» **Written instruction**:
Render the sentence "I had to surrender my passport to the police." from the blog post about working in Poland into French.

» **Provided passage**:
+ + + +

Showing posts with label Warsaw. Show all posts
Showing posts with label Warsaw. Show all posts

How Not To Be A Writer - Part Nine: Poland

 

Aunty Wanda

I'd visited Poland when I was a student, but working there was different. I had to surrender my passport to the police. An odd feeling - that you couldn't just leave if you wanted to - even though with British Council sponsorship I had a certain amount of protection. 

The country was still under soviet sway, although slowly but surely things were changing. This was the late 1970s and communist rule wouldn't end until 1989, so there was a long way to go. But everything 'felt' subversive - especially art and theatre. There was a constant undercurrent of what can best be described as defiant dissatisfaction. 

In 1970s Poland, the Roman Catholic church was particularly subversive and so were many of the people I met whenever I visited my father's cousin Teresa Kossak in Warsaw. They knew what they were risking. They had lived through it all before, again and again. If you want to read more about what had happened to my father's family before and during WW2, you can read about it in my book The Last Lancer. I wrote this quite recently, but I had spent half a lifetime researching it, and much of the material came from my father, from Teresa and Wanda and her husband Karol, people who were still living with the aftermath of those times.

My students were a lovely bunch: three classes of around 30 each. I had to attempt to teach them 'English conversation.' There were two hurdles to this. One was the size of each class. Foreign language conversation classes are usually smaller. The other was a certain uncharacteristic reticence, not normally found among voluble Poles. I soon discovered, however, courtesy of a couple of older and more confident class members, that this was mostly the result of the teaching methods they were used to. It took them a while to adjust to a lecturer who expected them to participate. Once I had given them enough encouragement, asking them what they were interested in, we got along just fine.

+ + + +

» **Dataset items**:
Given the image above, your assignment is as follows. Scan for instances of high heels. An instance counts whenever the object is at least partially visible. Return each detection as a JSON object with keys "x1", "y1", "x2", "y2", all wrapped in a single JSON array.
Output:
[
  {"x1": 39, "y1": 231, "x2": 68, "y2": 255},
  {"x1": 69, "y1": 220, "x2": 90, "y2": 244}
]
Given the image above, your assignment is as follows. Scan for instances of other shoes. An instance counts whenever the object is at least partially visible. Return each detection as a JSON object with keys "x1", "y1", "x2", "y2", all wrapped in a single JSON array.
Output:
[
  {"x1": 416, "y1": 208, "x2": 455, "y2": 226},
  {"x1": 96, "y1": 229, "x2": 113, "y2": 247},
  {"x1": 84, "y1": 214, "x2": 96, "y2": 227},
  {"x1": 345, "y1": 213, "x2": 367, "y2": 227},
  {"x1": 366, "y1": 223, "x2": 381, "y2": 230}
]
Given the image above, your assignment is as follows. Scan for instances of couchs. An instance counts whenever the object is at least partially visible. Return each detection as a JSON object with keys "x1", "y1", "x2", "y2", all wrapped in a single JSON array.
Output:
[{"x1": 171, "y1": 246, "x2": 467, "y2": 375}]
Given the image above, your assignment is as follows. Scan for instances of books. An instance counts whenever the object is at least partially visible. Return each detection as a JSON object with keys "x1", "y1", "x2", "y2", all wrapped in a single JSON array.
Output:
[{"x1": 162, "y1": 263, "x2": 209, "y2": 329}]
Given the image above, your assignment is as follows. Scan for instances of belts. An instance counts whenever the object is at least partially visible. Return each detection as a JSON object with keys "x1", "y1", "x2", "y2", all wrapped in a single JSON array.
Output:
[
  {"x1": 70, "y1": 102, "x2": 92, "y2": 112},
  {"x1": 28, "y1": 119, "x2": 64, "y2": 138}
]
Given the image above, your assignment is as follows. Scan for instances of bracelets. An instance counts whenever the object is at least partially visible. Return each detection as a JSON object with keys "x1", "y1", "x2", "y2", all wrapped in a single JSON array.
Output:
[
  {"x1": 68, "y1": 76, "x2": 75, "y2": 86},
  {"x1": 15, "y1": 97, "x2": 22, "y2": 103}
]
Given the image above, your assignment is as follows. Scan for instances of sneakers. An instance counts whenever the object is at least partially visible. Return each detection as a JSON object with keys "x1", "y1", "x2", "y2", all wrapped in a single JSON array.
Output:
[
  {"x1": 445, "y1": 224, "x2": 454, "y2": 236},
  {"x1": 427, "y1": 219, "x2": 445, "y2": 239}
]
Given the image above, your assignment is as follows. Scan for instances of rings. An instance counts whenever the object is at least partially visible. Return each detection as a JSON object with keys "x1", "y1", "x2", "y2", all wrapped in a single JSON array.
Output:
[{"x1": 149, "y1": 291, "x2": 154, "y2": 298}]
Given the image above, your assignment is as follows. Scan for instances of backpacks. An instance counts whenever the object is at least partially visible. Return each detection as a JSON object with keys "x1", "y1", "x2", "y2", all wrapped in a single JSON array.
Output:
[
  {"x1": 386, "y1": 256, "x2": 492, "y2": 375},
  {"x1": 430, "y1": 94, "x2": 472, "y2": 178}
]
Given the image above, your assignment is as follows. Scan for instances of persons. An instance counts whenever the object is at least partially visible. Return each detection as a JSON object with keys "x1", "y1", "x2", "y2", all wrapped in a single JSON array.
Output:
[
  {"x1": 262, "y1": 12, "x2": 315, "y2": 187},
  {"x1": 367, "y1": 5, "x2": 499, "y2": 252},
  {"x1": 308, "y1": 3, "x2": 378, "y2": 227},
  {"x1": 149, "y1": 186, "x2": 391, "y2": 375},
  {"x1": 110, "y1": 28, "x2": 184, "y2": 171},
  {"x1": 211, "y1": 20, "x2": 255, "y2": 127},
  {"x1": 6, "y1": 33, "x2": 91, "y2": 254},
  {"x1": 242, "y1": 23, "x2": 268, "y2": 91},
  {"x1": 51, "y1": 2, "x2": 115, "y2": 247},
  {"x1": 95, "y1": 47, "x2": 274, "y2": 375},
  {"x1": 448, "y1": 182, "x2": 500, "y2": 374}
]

+ + + +

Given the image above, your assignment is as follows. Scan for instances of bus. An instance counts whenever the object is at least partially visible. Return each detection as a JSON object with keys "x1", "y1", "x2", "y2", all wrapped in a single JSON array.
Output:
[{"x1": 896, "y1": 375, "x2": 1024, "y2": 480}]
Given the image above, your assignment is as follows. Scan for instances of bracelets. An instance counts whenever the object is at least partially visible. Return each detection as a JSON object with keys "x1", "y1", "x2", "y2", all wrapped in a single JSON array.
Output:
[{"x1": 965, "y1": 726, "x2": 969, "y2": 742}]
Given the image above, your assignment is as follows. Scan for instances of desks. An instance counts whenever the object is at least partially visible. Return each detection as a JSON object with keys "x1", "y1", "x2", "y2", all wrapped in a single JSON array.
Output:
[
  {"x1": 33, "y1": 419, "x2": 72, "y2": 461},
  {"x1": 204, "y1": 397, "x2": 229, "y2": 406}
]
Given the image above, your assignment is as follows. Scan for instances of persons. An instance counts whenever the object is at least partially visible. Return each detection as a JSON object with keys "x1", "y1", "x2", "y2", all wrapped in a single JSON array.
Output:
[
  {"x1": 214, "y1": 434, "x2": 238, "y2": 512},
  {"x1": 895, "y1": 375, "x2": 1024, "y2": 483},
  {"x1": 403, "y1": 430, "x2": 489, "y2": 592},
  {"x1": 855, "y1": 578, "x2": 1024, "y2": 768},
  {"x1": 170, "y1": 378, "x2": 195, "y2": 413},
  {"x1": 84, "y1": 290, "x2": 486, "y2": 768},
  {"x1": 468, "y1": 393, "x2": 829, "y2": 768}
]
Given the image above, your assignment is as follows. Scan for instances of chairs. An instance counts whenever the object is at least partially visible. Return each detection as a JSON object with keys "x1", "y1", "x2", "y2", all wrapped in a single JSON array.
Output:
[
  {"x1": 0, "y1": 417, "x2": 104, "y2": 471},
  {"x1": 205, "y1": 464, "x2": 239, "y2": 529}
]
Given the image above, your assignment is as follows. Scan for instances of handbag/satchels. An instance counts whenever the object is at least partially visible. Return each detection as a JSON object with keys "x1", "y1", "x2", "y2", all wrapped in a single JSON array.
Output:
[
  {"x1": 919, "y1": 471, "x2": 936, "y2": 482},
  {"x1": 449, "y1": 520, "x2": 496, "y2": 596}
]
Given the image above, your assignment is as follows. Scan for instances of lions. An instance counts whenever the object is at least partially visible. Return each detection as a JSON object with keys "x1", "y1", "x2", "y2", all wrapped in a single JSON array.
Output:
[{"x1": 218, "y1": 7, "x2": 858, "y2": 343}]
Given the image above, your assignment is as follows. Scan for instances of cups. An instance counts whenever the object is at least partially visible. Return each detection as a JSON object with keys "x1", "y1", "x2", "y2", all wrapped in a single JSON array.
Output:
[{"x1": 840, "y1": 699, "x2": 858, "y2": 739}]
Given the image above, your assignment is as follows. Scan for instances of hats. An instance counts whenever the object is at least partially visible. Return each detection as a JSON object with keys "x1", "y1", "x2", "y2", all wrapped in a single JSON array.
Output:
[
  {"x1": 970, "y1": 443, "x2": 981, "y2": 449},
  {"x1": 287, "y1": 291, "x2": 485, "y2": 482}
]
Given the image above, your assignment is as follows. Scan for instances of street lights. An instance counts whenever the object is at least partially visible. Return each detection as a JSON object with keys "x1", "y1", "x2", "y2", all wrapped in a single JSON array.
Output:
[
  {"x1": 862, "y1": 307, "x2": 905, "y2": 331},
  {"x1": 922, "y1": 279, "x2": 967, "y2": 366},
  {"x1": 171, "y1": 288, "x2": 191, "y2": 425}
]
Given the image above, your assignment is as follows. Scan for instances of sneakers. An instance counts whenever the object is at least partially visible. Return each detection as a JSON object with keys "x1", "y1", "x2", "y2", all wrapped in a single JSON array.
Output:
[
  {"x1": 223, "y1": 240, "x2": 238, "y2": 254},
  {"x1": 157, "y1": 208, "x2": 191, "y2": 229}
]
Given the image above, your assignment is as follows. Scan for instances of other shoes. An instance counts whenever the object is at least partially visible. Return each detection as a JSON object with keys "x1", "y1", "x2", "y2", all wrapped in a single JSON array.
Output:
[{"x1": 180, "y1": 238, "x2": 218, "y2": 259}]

+ + + +

» **Output for this task**:
J'ai dû remettre mon passeport à la police.